- [TASKS FOR THIS EXERCISE]
a - In the article on Julian Smith, copy word for word the part that opens with the words containing "He was the Vice-Chamberlain" and closes with "devolution at Stormont.".
b - Extend the article on Julian Smith, picking up right after its final sentence.

Julian Richard Smith  (born 30 August 1971) is a British politician who served as Government Chief Whip from 2017 to 2019 and Secretary of State for Northern Ireland from 2019 to 2020. A member of the Conservative Party, he has been the Member of Parliament (MP) for Skipton and Ripon since 2010.

He was the Vice-Chamberlain of the Household from 2016 to 2017 and Government Deputy Chief Whip in 2017. He served in Prime Minister Theresa May’s Cabinet as Chief Whip of the House of Commons from November 2017 to July 2019.

He served in Prime Minister Boris Johnson’s Cabinet as Northern Ireland Secretary from 2019 to 2020. He successfully negotiated the New Decade, New Approach agreement with Tánaiste Simon Coveney which restored the power-sharing government of the Northern Ireland Executive after three years without devolution at Stormont.

Early life
Smith was born in the city of Stirling in Scotland on 30 August 1971. He was educated at Balfron High School, a comprehensive school to the west of Stirling, followed by a sixth-form bursary to Millfield School, an independent school in South West England, and the University of Birmingham, where he read English and History.

Parliamentary career

Smith was elected as MP for Skipton and Ripon in 2010 with a majority of 9,950. In Parliament, he served on the Scottish Affairs Committee for a brief period in 2010 and was Parliamentary Private Secretary to Sir Alan Duncan MP, Minister of State for International Development, from September 2010 to 2012. Smith was subsequently Parliamentary Private Secretary to Justine Greening MP, Secretary of State for International Development, from 2012 to May 2015. After the 2015 General Election, Smith was appointed an Assistant Government Whip in David Cameron's Second Ministry.

He was returned to the House of Commons in 2015 with an increased majority of 20,761. Following the European Union membership referendum on 23 June and David Cameron's resignation as Prime Minister, Smith was one of six MPs who led the leadership campaign on behalf of the Home Secretary, Theresa May. After May became Prime Minister on 13 July 2016, four days later Smith was appointed Vice-Chamberlain of the Household, a senior position within the Government Whips' Office.  He served as Deputy Chief Whip to Gavin Williamson from June 2017 to November 2017 and then, on 2 November 2017, he was appointed Chief Whip of the House of Commons.

Smith was strongly critical of Theresa May's cabinet's behaviour after the 2017 election, saying the government should have made clear that it would "inevitably" have to accept a softer Brexit. He accused ministers of trying to destabilise and undermine May.

After ceasing to be Secretary of State for Northern Ireland Smith accepted paid appointments advising companies that did business there.

In February 2022 Smith called on Prime Minister Boris Johnson to withdraw insinuations that Opposition Leader Keir Starmer had culpably failed to prosecute notorious sex offender Jimmy Savile in his previous role as Director of Public Prosecutions.

- [EXTRACTED ENTRIES]
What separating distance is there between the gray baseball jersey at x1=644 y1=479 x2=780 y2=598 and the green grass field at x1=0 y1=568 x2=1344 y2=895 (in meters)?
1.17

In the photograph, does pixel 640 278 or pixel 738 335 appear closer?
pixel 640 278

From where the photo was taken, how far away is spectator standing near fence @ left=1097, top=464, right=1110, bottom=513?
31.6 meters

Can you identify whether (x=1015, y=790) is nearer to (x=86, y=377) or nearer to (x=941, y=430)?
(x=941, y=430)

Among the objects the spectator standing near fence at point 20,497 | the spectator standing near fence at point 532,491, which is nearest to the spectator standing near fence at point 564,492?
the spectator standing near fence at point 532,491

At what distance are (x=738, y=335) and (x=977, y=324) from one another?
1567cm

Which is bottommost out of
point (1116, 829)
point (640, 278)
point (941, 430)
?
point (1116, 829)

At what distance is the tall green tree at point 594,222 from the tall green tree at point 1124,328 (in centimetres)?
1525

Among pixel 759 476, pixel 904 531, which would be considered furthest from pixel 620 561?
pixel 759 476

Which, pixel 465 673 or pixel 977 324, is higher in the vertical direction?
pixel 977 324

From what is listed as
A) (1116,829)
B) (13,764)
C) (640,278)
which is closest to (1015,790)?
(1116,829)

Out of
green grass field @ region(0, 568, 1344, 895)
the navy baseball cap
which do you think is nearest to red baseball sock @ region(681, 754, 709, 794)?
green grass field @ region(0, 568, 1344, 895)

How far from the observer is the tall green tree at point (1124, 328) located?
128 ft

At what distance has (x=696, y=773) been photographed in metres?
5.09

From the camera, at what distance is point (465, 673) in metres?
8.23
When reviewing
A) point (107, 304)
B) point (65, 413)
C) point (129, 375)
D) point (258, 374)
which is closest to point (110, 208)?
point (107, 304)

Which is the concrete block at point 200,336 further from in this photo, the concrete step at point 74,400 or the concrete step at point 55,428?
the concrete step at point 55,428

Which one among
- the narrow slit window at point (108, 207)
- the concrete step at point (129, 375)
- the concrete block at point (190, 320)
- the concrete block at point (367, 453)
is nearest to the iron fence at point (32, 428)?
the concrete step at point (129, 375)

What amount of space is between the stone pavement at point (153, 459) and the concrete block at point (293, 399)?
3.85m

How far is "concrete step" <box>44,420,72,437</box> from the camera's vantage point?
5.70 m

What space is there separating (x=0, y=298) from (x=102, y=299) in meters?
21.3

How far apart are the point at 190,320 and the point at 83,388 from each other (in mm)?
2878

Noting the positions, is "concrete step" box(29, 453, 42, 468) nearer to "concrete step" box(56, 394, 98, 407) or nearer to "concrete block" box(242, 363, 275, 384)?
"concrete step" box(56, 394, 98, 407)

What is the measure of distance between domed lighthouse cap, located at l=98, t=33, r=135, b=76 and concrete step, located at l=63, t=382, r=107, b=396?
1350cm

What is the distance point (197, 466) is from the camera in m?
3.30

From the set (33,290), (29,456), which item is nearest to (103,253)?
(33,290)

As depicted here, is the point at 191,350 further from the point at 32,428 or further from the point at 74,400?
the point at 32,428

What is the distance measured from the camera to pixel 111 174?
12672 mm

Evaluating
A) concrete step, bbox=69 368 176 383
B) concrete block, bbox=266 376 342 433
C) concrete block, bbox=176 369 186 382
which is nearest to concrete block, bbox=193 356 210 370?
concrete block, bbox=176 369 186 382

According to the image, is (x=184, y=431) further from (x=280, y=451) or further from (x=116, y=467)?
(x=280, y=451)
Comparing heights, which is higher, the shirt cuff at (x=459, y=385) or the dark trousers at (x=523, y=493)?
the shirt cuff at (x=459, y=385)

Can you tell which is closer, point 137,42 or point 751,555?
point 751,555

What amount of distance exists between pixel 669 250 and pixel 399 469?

- [THE REPLIES]
a -
He was the Vice-Chamberlain of the Household from 2016 to 2017 and Government Deputy Chief Whip in 2017. He served in Prime Minister Theresa May’s Cabinet as Chief Whip of the House of Commons from November 2017 to July 2019.

He served in Prime Minister Boris Johnson’s Cabinet as Northern Ireland Secretary from 2019 to 2020. He successfully negotiated the New Decade, New Approach agreement with Tánaiste Simon Coveney which restored the power-sharing government of the Northern Ireland Executive after three years without devolution at Stormont.

b -
Secretary of State for Northern Ireland

Smith was made Secretary of State for Northern Ireland when Boris Johnson assumed the role of Prime Minister. Under his tenure devolved power-sharing was restored in January 2020. Smith was sacked as Northern Ireland Secretary in Johnson's post-Brexit reshuffle. He had lasted 204 days in the role.

The decision to dismiss Smith as Northern Ireland Secretary was criticised by a number of prominent political figures in Northern Ireland, including SDLP leader Colum Eastwood who described the move as showing "dangerous indifference" by the Prime Minister. Smith had been widely seen as instrumental in securing a cross-party deal to restore the Northern Ireland Executive, after three years without a devolved government in Stormont. Tributes to Smith's tenure as Northern Ireland Secretary were paid by NI First Minister Arlene Foster and Taoiseach Leo Varadkar. Both praised him for his role in ending the political deadlock.

Some political commentators expressed their surprise at Smith's dismissal, given his perceived success during his time as Secretary of State for Northern Ireland. It was suggested that Smith's testimony to the Northern Ireland Affairs Select Committee in October 2019, in which he described a potential no-deal Brexit as being "a very, very bad idea for Northern Ireland", had influenced the decision to remove him from his position. Stephen Bush, political editor of the New Statesman, speculated that the consequence of Johnson's removal of Smith would be the destabilisation of the new power-sharing agreement and increased difficulty in negotiating the details of the "New Protocol".

Security 
In October 2013, The Guardian alleged that Smith may have breached national security by posting an image on his website of himself alongside military personnel. Smith had previously asked questions in Parliament about whether The Guardians handling of intelligence material leaked by Edward Snowden had breached national security. He reported the newspaper to the police. Smith argued the newspaper should be investigated as it had "endangered" British security personnel by publishing leaked information.

Pairing allegations 
On 19 July 2018, Smith was reported to be resisting calls to resign his position as Government Chief Whip, following allegations that he had instructed five Conservative MPs to break pairing agreements in an important parliamentary vote the previous day. Only one MP, Conservative party chairman Brandon Lewis, complied with the instruction. Subsequent reports indicated that Smith had given similar instructions to four other MPs, but Lewis had been the only one willing to break what one commentator described later as "a centuries old 'code of honour'". Before it became known that the affair had involved approaches by Smith to more than one MP, Prime Minister Theresa May backed Lewis, stating that "The breaking of the pair was done in error. It wasn't good enough and will not be repeated."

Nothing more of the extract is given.